* Exercise directions
Could you quote the stretch of the listing below, from its first line through the line containing "374H246V389H232V408H237L241 418H271V413L286 408L291", character for character and with both ends included, leaving any pictures out of your answer?

* Input records
┌────────

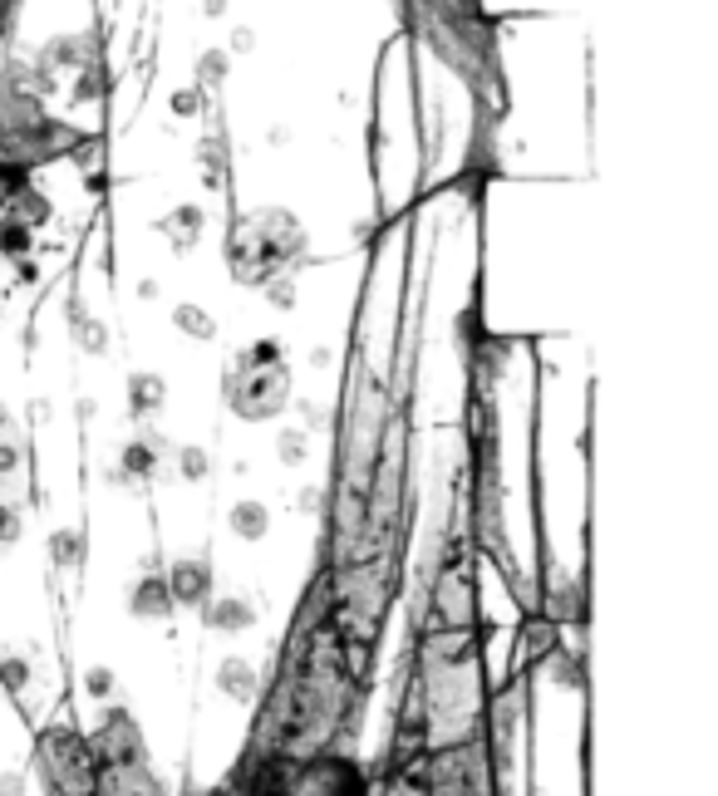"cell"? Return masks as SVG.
Listing matches in <instances>:
<instances>
[{
	"instance_id": "1",
	"label": "cell",
	"mask_w": 718,
	"mask_h": 796,
	"mask_svg": "<svg viewBox=\"0 0 718 796\" xmlns=\"http://www.w3.org/2000/svg\"><path fill=\"white\" fill-rule=\"evenodd\" d=\"M241 374H246V389H232V408H237L241 418H271V413L286 408L291 379H286L281 364H271V369H251L246 364Z\"/></svg>"
},
{
	"instance_id": "2",
	"label": "cell",
	"mask_w": 718,
	"mask_h": 796,
	"mask_svg": "<svg viewBox=\"0 0 718 796\" xmlns=\"http://www.w3.org/2000/svg\"><path fill=\"white\" fill-rule=\"evenodd\" d=\"M296 796H364V772L350 757H315L300 767Z\"/></svg>"
},
{
	"instance_id": "3",
	"label": "cell",
	"mask_w": 718,
	"mask_h": 796,
	"mask_svg": "<svg viewBox=\"0 0 718 796\" xmlns=\"http://www.w3.org/2000/svg\"><path fill=\"white\" fill-rule=\"evenodd\" d=\"M163 580H168L173 605H202V600L212 595V570L202 566V561H178Z\"/></svg>"
},
{
	"instance_id": "4",
	"label": "cell",
	"mask_w": 718,
	"mask_h": 796,
	"mask_svg": "<svg viewBox=\"0 0 718 796\" xmlns=\"http://www.w3.org/2000/svg\"><path fill=\"white\" fill-rule=\"evenodd\" d=\"M128 610H133L138 620H163V615H173L168 580H163V575H143V580L133 585V595H128Z\"/></svg>"
},
{
	"instance_id": "5",
	"label": "cell",
	"mask_w": 718,
	"mask_h": 796,
	"mask_svg": "<svg viewBox=\"0 0 718 796\" xmlns=\"http://www.w3.org/2000/svg\"><path fill=\"white\" fill-rule=\"evenodd\" d=\"M217 683H222V693L237 698V703H251V698H256V669H251L246 659H227V664L217 669Z\"/></svg>"
},
{
	"instance_id": "6",
	"label": "cell",
	"mask_w": 718,
	"mask_h": 796,
	"mask_svg": "<svg viewBox=\"0 0 718 796\" xmlns=\"http://www.w3.org/2000/svg\"><path fill=\"white\" fill-rule=\"evenodd\" d=\"M202 620L212 629H227V634H237V629H246L256 615L246 610V600H217V605H202Z\"/></svg>"
},
{
	"instance_id": "7",
	"label": "cell",
	"mask_w": 718,
	"mask_h": 796,
	"mask_svg": "<svg viewBox=\"0 0 718 796\" xmlns=\"http://www.w3.org/2000/svg\"><path fill=\"white\" fill-rule=\"evenodd\" d=\"M266 521H271V516H266L261 502H237V507H232V531L246 536V541H261V536H266Z\"/></svg>"
},
{
	"instance_id": "8",
	"label": "cell",
	"mask_w": 718,
	"mask_h": 796,
	"mask_svg": "<svg viewBox=\"0 0 718 796\" xmlns=\"http://www.w3.org/2000/svg\"><path fill=\"white\" fill-rule=\"evenodd\" d=\"M173 320H178V325L187 330V335H192V340H212V315H202V310L182 305V310L173 315Z\"/></svg>"
},
{
	"instance_id": "9",
	"label": "cell",
	"mask_w": 718,
	"mask_h": 796,
	"mask_svg": "<svg viewBox=\"0 0 718 796\" xmlns=\"http://www.w3.org/2000/svg\"><path fill=\"white\" fill-rule=\"evenodd\" d=\"M133 398H138V408H133V413H153V408H158V398H163L158 379H133Z\"/></svg>"
},
{
	"instance_id": "10",
	"label": "cell",
	"mask_w": 718,
	"mask_h": 796,
	"mask_svg": "<svg viewBox=\"0 0 718 796\" xmlns=\"http://www.w3.org/2000/svg\"><path fill=\"white\" fill-rule=\"evenodd\" d=\"M84 688H89L94 698H109V693H114V669H104V664H94V669L84 674Z\"/></svg>"
},
{
	"instance_id": "11",
	"label": "cell",
	"mask_w": 718,
	"mask_h": 796,
	"mask_svg": "<svg viewBox=\"0 0 718 796\" xmlns=\"http://www.w3.org/2000/svg\"><path fill=\"white\" fill-rule=\"evenodd\" d=\"M25 679H30V669H25V659H5L0 664V683L15 693V688H25Z\"/></svg>"
},
{
	"instance_id": "12",
	"label": "cell",
	"mask_w": 718,
	"mask_h": 796,
	"mask_svg": "<svg viewBox=\"0 0 718 796\" xmlns=\"http://www.w3.org/2000/svg\"><path fill=\"white\" fill-rule=\"evenodd\" d=\"M10 541H20V512L0 502V546H10Z\"/></svg>"
},
{
	"instance_id": "13",
	"label": "cell",
	"mask_w": 718,
	"mask_h": 796,
	"mask_svg": "<svg viewBox=\"0 0 718 796\" xmlns=\"http://www.w3.org/2000/svg\"><path fill=\"white\" fill-rule=\"evenodd\" d=\"M0 246H5V256H20V246H25V227H20V222H5V227H0Z\"/></svg>"
},
{
	"instance_id": "14",
	"label": "cell",
	"mask_w": 718,
	"mask_h": 796,
	"mask_svg": "<svg viewBox=\"0 0 718 796\" xmlns=\"http://www.w3.org/2000/svg\"><path fill=\"white\" fill-rule=\"evenodd\" d=\"M123 462H128L133 472H153V457H148V448H143V443H133V448L123 453Z\"/></svg>"
},
{
	"instance_id": "15",
	"label": "cell",
	"mask_w": 718,
	"mask_h": 796,
	"mask_svg": "<svg viewBox=\"0 0 718 796\" xmlns=\"http://www.w3.org/2000/svg\"><path fill=\"white\" fill-rule=\"evenodd\" d=\"M281 457H286V462H300V457H305V438H300V433H286V438H281Z\"/></svg>"
},
{
	"instance_id": "16",
	"label": "cell",
	"mask_w": 718,
	"mask_h": 796,
	"mask_svg": "<svg viewBox=\"0 0 718 796\" xmlns=\"http://www.w3.org/2000/svg\"><path fill=\"white\" fill-rule=\"evenodd\" d=\"M182 472H187V477H202V472H207V457L197 453V448H187V453H182Z\"/></svg>"
},
{
	"instance_id": "17",
	"label": "cell",
	"mask_w": 718,
	"mask_h": 796,
	"mask_svg": "<svg viewBox=\"0 0 718 796\" xmlns=\"http://www.w3.org/2000/svg\"><path fill=\"white\" fill-rule=\"evenodd\" d=\"M20 792V782H15V777H0V796H15Z\"/></svg>"
}]
</instances>
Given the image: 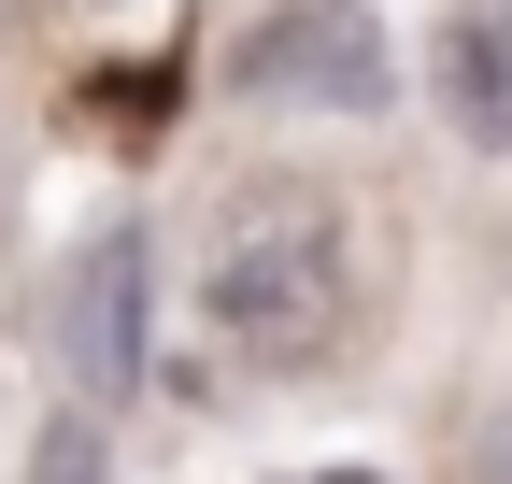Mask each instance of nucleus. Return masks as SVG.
<instances>
[{
  "instance_id": "f257e3e1",
  "label": "nucleus",
  "mask_w": 512,
  "mask_h": 484,
  "mask_svg": "<svg viewBox=\"0 0 512 484\" xmlns=\"http://www.w3.org/2000/svg\"><path fill=\"white\" fill-rule=\"evenodd\" d=\"M200 299H214V342L242 356V371H328V356L356 342V299H370V242L328 186H242L214 257H200Z\"/></svg>"
},
{
  "instance_id": "f03ea898",
  "label": "nucleus",
  "mask_w": 512,
  "mask_h": 484,
  "mask_svg": "<svg viewBox=\"0 0 512 484\" xmlns=\"http://www.w3.org/2000/svg\"><path fill=\"white\" fill-rule=\"evenodd\" d=\"M157 257H143V228H86L72 257H57L43 285V342H57V371H72L86 399H143L157 371Z\"/></svg>"
},
{
  "instance_id": "7ed1b4c3",
  "label": "nucleus",
  "mask_w": 512,
  "mask_h": 484,
  "mask_svg": "<svg viewBox=\"0 0 512 484\" xmlns=\"http://www.w3.org/2000/svg\"><path fill=\"white\" fill-rule=\"evenodd\" d=\"M242 86L299 100V114H384L399 57H384V15H356V0H285V15L242 29Z\"/></svg>"
},
{
  "instance_id": "20e7f679",
  "label": "nucleus",
  "mask_w": 512,
  "mask_h": 484,
  "mask_svg": "<svg viewBox=\"0 0 512 484\" xmlns=\"http://www.w3.org/2000/svg\"><path fill=\"white\" fill-rule=\"evenodd\" d=\"M441 114H456V143H484V157H512V0H470L456 29H441Z\"/></svg>"
},
{
  "instance_id": "39448f33",
  "label": "nucleus",
  "mask_w": 512,
  "mask_h": 484,
  "mask_svg": "<svg viewBox=\"0 0 512 484\" xmlns=\"http://www.w3.org/2000/svg\"><path fill=\"white\" fill-rule=\"evenodd\" d=\"M29 484H100V428H43V470Z\"/></svg>"
},
{
  "instance_id": "423d86ee",
  "label": "nucleus",
  "mask_w": 512,
  "mask_h": 484,
  "mask_svg": "<svg viewBox=\"0 0 512 484\" xmlns=\"http://www.w3.org/2000/svg\"><path fill=\"white\" fill-rule=\"evenodd\" d=\"M484 484H512V399H498V428H484Z\"/></svg>"
},
{
  "instance_id": "0eeeda50",
  "label": "nucleus",
  "mask_w": 512,
  "mask_h": 484,
  "mask_svg": "<svg viewBox=\"0 0 512 484\" xmlns=\"http://www.w3.org/2000/svg\"><path fill=\"white\" fill-rule=\"evenodd\" d=\"M299 484H370V470H299Z\"/></svg>"
}]
</instances>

└────────

* Answer to the exercise
"cell"? Return masks as SVG.
Listing matches in <instances>:
<instances>
[{
	"instance_id": "1",
	"label": "cell",
	"mask_w": 718,
	"mask_h": 796,
	"mask_svg": "<svg viewBox=\"0 0 718 796\" xmlns=\"http://www.w3.org/2000/svg\"><path fill=\"white\" fill-rule=\"evenodd\" d=\"M241 374H246V389H232V408H237L241 418H271V413L286 408L291 379H286L281 364H271V369H251L246 364Z\"/></svg>"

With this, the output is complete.